* _WORK ITEM_
Below are the records; locate each line with the word "recaptcha" and copy it.

******

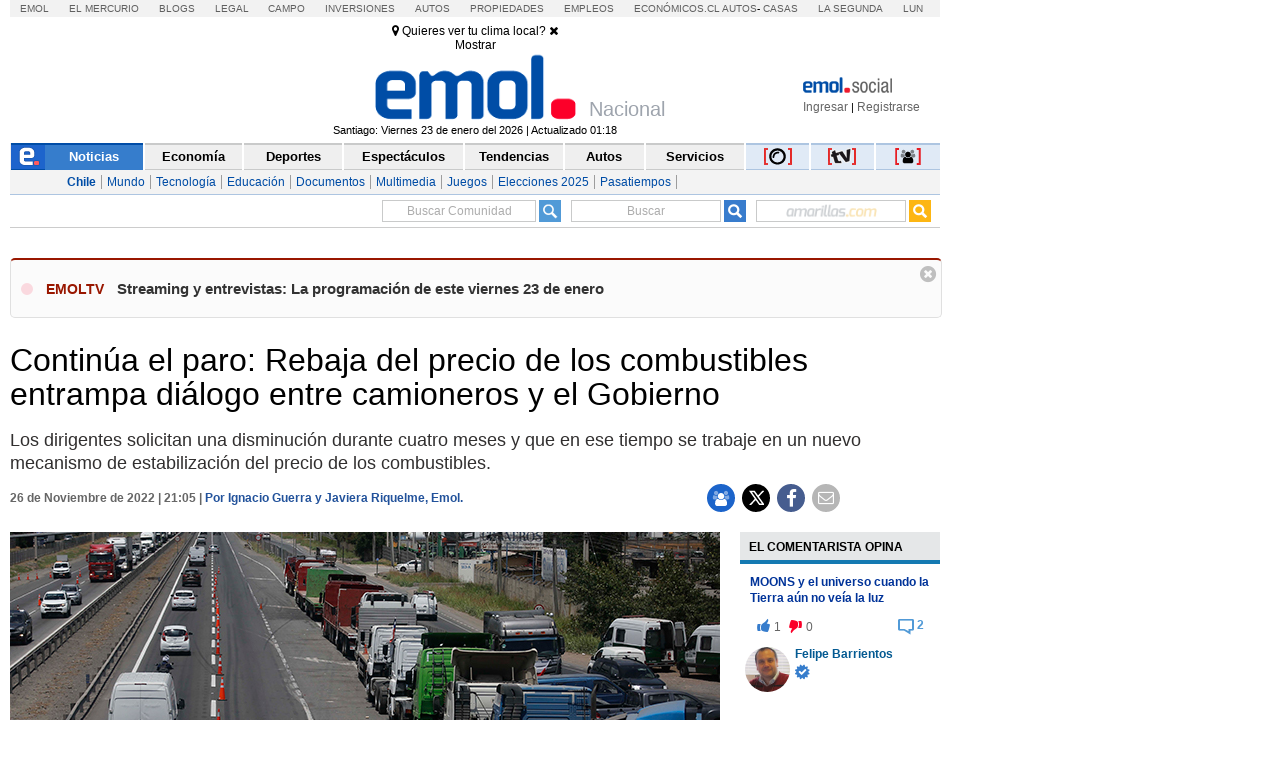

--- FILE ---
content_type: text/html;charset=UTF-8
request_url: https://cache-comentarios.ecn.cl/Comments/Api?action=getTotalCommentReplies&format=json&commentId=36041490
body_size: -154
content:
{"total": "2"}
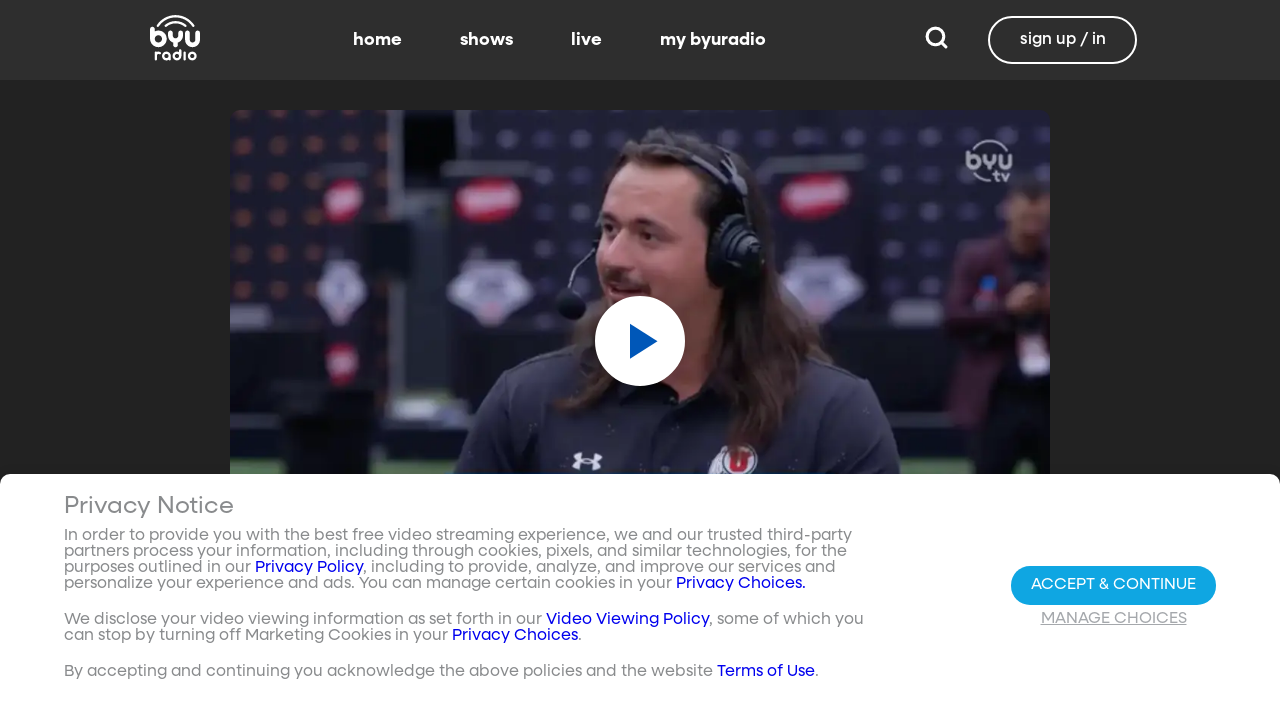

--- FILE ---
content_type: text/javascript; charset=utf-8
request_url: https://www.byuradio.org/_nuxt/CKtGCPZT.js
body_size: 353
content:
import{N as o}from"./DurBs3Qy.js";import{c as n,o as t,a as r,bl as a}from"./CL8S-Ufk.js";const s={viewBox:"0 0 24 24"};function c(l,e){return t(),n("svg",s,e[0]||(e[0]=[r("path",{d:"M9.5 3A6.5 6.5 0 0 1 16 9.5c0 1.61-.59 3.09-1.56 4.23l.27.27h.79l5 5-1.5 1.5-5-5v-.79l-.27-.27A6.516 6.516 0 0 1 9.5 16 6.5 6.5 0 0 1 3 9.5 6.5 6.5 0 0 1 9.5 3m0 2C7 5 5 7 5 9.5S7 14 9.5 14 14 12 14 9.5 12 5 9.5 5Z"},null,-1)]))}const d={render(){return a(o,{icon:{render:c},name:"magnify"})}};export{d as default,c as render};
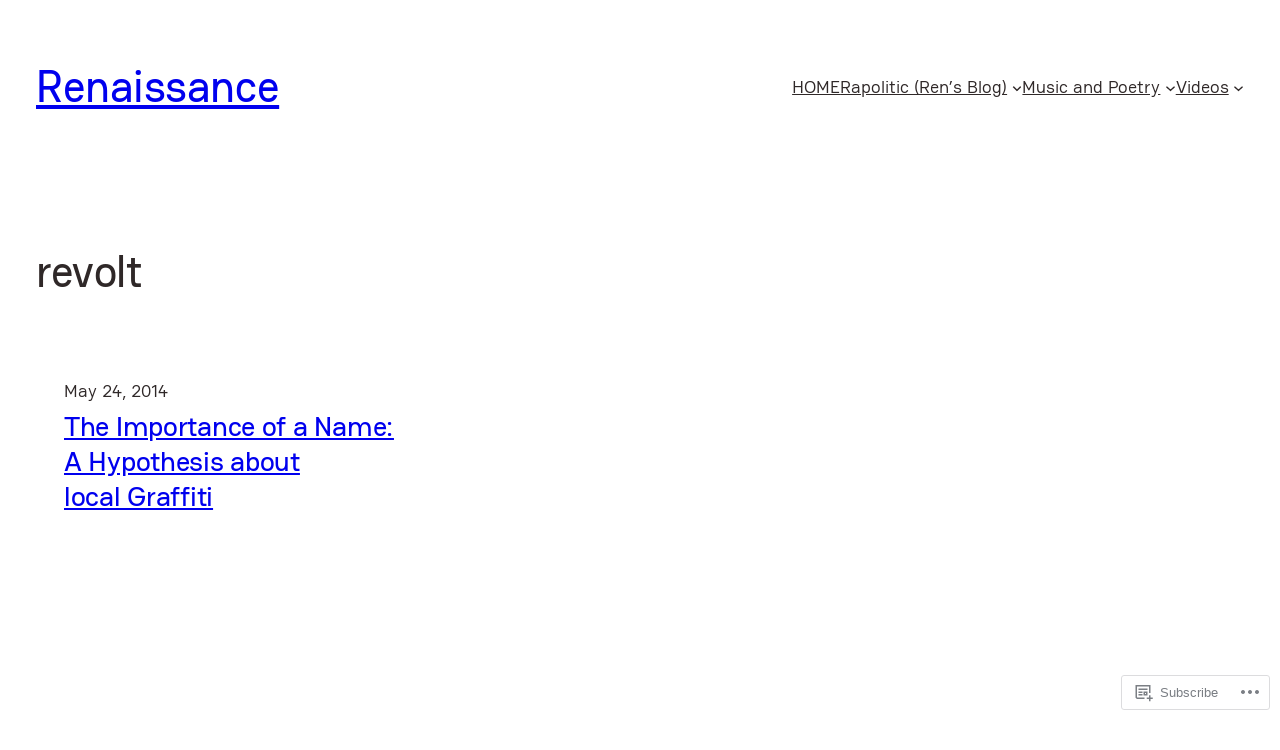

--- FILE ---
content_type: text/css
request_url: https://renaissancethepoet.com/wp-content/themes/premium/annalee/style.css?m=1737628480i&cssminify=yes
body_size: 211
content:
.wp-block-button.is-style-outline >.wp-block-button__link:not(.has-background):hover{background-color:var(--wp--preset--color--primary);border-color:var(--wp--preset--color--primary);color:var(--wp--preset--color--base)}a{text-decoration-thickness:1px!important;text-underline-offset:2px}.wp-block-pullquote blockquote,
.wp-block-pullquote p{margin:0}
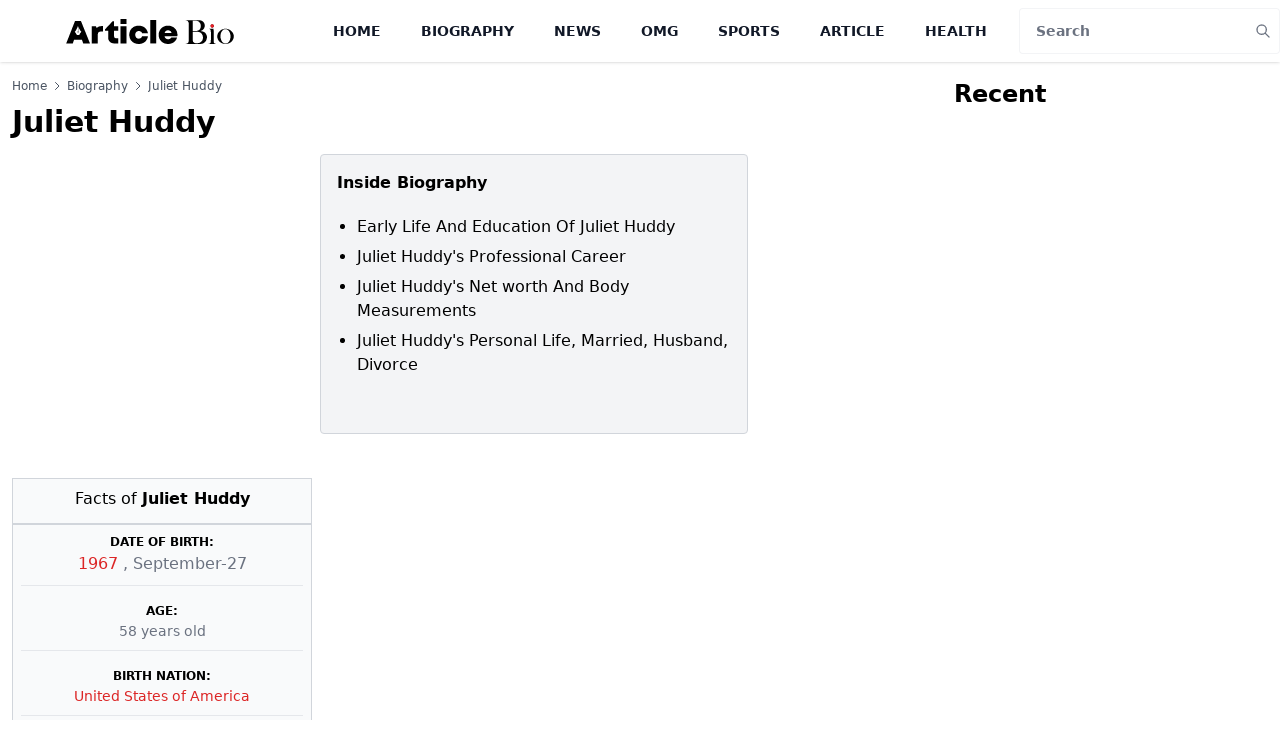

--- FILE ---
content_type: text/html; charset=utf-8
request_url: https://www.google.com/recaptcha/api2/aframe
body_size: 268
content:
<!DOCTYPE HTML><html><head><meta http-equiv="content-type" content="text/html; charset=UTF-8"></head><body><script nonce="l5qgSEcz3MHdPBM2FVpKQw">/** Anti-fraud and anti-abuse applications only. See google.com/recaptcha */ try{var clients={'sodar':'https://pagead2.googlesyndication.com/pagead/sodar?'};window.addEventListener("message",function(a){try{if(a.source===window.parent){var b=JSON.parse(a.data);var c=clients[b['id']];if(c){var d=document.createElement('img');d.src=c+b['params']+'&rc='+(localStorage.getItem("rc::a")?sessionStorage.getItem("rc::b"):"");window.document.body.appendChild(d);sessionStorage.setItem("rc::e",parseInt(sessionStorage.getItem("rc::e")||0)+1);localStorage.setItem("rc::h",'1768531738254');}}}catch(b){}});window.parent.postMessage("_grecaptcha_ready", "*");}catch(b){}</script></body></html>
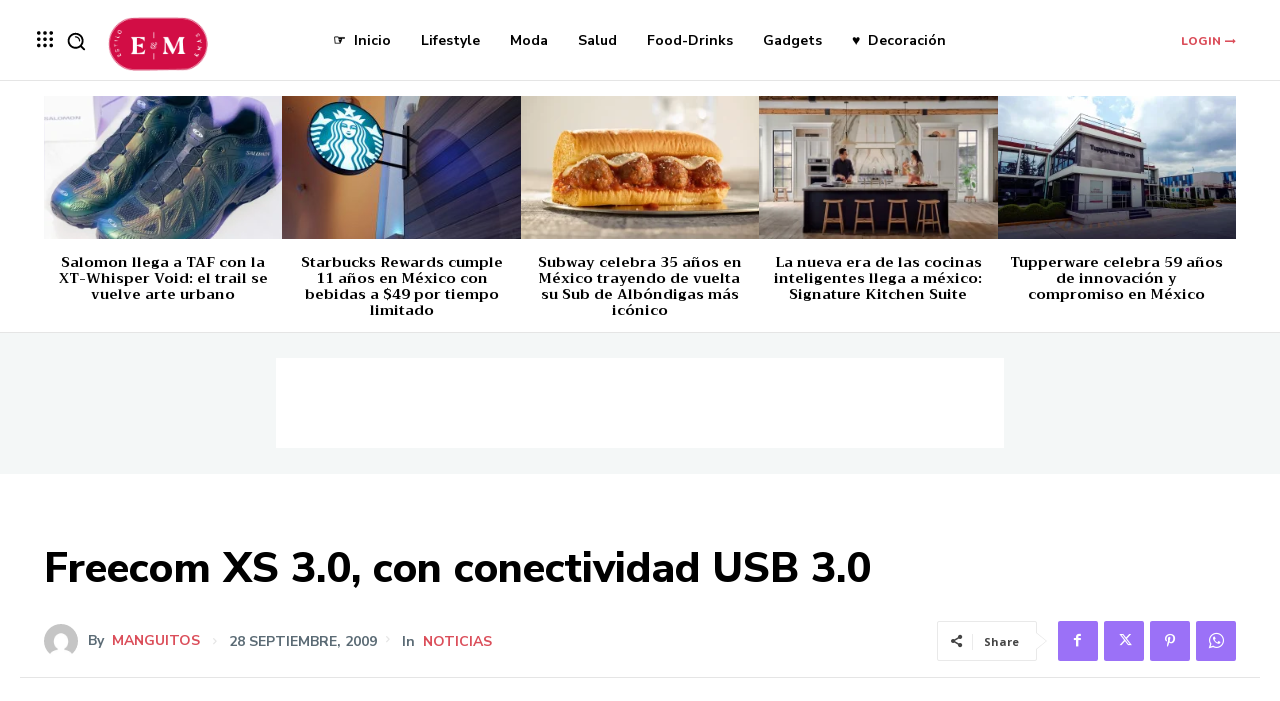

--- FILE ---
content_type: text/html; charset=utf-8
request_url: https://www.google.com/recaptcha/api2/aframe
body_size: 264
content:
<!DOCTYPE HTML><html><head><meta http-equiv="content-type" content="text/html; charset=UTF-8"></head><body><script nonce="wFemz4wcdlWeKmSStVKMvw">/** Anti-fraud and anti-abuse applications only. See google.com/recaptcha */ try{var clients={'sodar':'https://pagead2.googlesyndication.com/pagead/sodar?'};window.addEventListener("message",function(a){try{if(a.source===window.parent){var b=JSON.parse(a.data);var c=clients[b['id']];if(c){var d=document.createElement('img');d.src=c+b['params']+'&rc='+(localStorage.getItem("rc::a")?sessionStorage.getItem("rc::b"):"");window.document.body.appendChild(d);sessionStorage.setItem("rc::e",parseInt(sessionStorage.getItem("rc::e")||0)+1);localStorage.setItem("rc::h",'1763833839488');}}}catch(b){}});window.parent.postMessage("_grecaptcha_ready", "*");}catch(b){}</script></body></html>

******

* _SOLUTION TO THIS TASK_
request_url: https://www.google.com/recaptcha/api2/aframe
<!DOCTYPE HTML><html><head><meta http-equiv="content-type" content="text/html; charset=UTF-8"></head><body><script nonce="l5qgSEcz3MHdPBM2FVpKQw">/** Anti-fraud and anti-abuse applications only. See google.com/recaptcha */ try{var clients={'sodar':'https://pagead2.googlesyndication.com/pagead/sodar?'};window.addEventListener("message",function(a){try{if(a.source===window.parent){var b=JSON.parse(a.data);var c=clients[b['id']];if(c){var d=document.createElement('img');d.src=c+b['params']+'&rc='+(localStorage.getItem("rc::a")?sessionStorage.getItem("rc::b"):"");window.document.body.appendChild(d);sessionStorage.setItem("rc::e",parseInt(sessionStorage.getItem("rc::e")||0)+1);localStorage.setItem("rc::h",'1768531738254');}}}catch(b){}});window.parent.postMessage("_grecaptcha_ready", "*");}catch(b){}</script></body></html>
request_url: https://www.google.com/recaptcha/api2/aframe
<!DOCTYPE HTML><html><head><meta http-equiv="content-type" content="text/html; charset=UTF-8"></head><body><script nonce="wFemz4wcdlWeKmSStVKMvw">/** Anti-fraud and anti-abuse applications only. See google.com/recaptcha */ try{var clients={'sodar':'https://pagead2.googlesyndication.com/pagead/sodar?'};window.addEventListener("message",function(a){try{if(a.source===window.parent){var b=JSON.parse(a.data);var c=clients[b['id']];if(c){var d=document.createElement('img');d.src=c+b['params']+'&rc='+(localStorage.getItem("rc::a")?sessionStorage.getItem("rc::b"):"");window.document.body.appendChild(d);sessionStorage.setItem("rc::e",parseInt(sessionStorage.getItem("rc::e")||0)+1);localStorage.setItem("rc::h",'1763833839488');}}}catch(b){}});window.parent.postMessage("_grecaptcha_ready", "*");}catch(b){}</script></body></html>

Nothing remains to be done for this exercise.